You mean you don't know the detailed events of the Warlords period of contemporary Chinese history? |
And now for a slightly balder me, it's time to come home. This is the end part of this post that I don't really know how to write except to explain the voices inside my head. Currently, half of me is screaming at myself saying
YOU IDIOT YOU ARE LEAVING A JOB WITH MONEY AND BENEFITS DOING THE THING YOU WANT TO DO HOW THE FUCK ARE YOU GOING TO EARN MONEY IF YOU DON'T HAVE A GODDAMN JOB LINED UP IN CANADA YOU IMBECILE YOU'RE NOT GOING TO BE HAPPIER SOMEWHERE ELSE YOU MORON STOP RUNNING AWAY YOU HAVE GOOD FRIENDS HERE AND YOU ARE LEAVING THEM BEHIND FOR NO REASON YOU MISERABLE FUCK WHAT IN GOD'S NAME DO YOU THINK YOU'RE DOING!?
The other half of me is gently repeating reassuring phrases in wavering tones of uncertainty.
It's alright. You'll be fine. You're going home. That's what you wanted. It'll be good to be home. That's right, home. The Buick is at home. You can get a cat. You can play in jazz bands again. You can see your friends. That's what you want, isn't it? Don't worry about it being a challenge, challenges are good. Challenges help you grow and learn. You'll figure things out. New nice things will come along. Won't that be nice? Everything will be good and fine and swell and dandy and nice.

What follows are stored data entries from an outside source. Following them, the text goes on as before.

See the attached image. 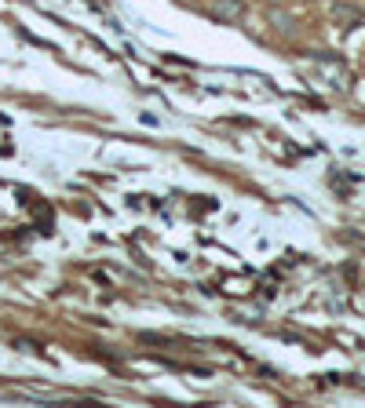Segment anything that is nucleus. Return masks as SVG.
<instances>
[{
    "label": "nucleus",
    "instance_id": "f257e3e1",
    "mask_svg": "<svg viewBox=\"0 0 365 408\" xmlns=\"http://www.w3.org/2000/svg\"><path fill=\"white\" fill-rule=\"evenodd\" d=\"M208 11L219 22H234V18L241 15V0H208Z\"/></svg>",
    "mask_w": 365,
    "mask_h": 408
}]
</instances>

Caught between those feelings, I don't know what to do. I can't say if I'm making a mistake, or making a mediocre decision, or maybe I'm just a spoiled idiot. I feel bad for leaving behind such an awesome group of people, but by July 14th, the 3-and-some-years that have been actually really good for me will be over. I'll be on the ground in the mother country and that will be the end of it. So I'm not really sure what to say at this point. I have many mixed feelings, mostly mentioned in this post already, plus more that I'm not really willing to deal with right now. I guess I'll just say thanks.